___ Records

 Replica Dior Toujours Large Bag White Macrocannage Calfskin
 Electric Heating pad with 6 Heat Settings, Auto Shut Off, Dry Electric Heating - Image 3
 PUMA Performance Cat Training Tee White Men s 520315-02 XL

______
___ Records

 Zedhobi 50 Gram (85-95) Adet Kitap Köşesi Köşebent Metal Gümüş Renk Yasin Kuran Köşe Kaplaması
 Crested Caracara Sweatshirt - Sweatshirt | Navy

______

### What the task requires:
Please recast everything from the line containing "Replica Dior Toujours" down to the line containing "PUMA Performance Cat", both included, as a JSON list of strings with one string per line and blank lines left out.

### Written reply:
[
  " Replica Dior Toujours Large Bag White Macrocannage Calfskin",
  " Electric Heating pad with 6 Heat Settings, Auto Shut Off, Dry Electric Heating - Image 3",
  " PUMA Performance Cat Training Tee White Men s 520315-02 XL"
]